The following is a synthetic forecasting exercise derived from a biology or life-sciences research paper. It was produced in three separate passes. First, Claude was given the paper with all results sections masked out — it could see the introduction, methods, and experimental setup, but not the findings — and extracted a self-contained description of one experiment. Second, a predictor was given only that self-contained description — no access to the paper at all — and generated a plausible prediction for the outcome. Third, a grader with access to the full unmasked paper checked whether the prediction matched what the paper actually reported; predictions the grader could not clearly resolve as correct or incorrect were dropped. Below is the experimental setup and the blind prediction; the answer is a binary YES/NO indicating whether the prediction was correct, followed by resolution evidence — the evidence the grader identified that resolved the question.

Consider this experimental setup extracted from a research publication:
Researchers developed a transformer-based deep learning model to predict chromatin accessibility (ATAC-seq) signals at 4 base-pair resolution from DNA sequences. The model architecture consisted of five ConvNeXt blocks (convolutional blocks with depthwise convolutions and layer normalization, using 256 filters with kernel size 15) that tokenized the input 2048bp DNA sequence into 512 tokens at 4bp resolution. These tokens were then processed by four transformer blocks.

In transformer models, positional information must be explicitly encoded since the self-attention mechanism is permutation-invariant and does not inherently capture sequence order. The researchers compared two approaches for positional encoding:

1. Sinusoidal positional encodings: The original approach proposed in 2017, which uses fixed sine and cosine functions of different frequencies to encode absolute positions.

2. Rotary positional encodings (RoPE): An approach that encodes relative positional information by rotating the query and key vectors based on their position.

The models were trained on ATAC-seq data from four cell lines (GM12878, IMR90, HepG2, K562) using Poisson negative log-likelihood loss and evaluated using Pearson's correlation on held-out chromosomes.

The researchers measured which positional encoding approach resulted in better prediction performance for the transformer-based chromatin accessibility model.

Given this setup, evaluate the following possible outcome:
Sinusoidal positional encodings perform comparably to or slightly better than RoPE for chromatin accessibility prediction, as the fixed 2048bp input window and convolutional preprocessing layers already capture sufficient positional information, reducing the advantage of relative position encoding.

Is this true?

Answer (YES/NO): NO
-.-.-
__WHAT IS EXPECTED__
Word for word, restate the lines running from the one containing "Sinusoidal positional encodings perform" through the final line of the records above, and nothing besides.

__RESULT OF THIS TASK__
Sinusoidal positional encodings perform comparably to or slightly better than RoPE for chromatin accessibility prediction, as the fixed 2048bp input window and convolutional preprocessing layers already capture sufficient positional information, reducing the advantage of relative position encoding.

Is this true?

Answer (YES/NO): NO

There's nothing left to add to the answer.